* **Tasks to complete**
1 > Please answer these questions using the pose estimation passage.
(a) How many foot keypoints not present in the COCO dataset does the foot dataset contain?
(b) For how many keypoints is the comparable model meant to be created?
(c) In the [x, y, v] annotation format, what does v indicate?
2 > Decide whether each statement agrees with the pose estimation passage. Answer yes or no, and quote the words that decide it.
(a) The foot dataset is larger than the original COCO dataset.
(b) The feet keypoints are added at the end of the keypoint list in the combined dataset.
(c) The initial model is built without using pre-trained models.
== Passage given
Pose estimation and tracking with PyTorch

Problem statement

The goal of this project in mainly to improve on the default results achievable in PyTorch's keypointRCNN model, using various techniques, as well as creating a comparable model for 23 keypoints using the foot dataset (which is smaller)

Model architecture

The initial model architecture is PyTorch's implementation of keypoints RCNN with some modifications to take advantage of the pre-trained models but to train on 23 keypoints. Other architechtures will be tried.

Data

2 sources of data are used:

2017 images and annotations from the original COCO dataset (https://cocodataset.org/#download)
Annotatinos from https://cmu-perceptual-computing-lab.github.io/foot_keypoint_dataset/ which contains 6 foot keypoints not present in the COCO dataset, also formatted in the COCO format. This dataset is smaller, and uses some of the images from the original COCO dataset.

Annotation Format

The general format of the keypoint annotations is:
- [x, y, v] where x and y are the coordinates of the keypoint, v indicates whether a keypoint is visible in the image, occluded or outside the image frame

Data munging

For some reason the foot training set only had the 6 foot keypoints as annotatinos, and therefore had to be munged with the original COCO dataset. Combining these datasets requires therefore finding the keypoints from the foot dataset with matching IDs from the original COCO dataset and producing a new dataset containing both by appending the feet keypoints to the end of the keypoint list

EDA

first look
examples (image, labels)
====
== Data shown
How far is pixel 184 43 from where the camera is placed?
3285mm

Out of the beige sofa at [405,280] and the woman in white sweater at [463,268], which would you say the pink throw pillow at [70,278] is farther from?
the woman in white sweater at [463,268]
====
* **Solutions in order**
1 >
(a) 6
(b) 23
(c) Whether a keypoint is visible in the image, occluded, or outside the image frame.

2 >
(a) No: "This dataset is smaller"
(b) Yes: "by appending the feet keypoints to the end of the keypoint list"
(c) No: "with some modifications to take advantage of the pre-trained models"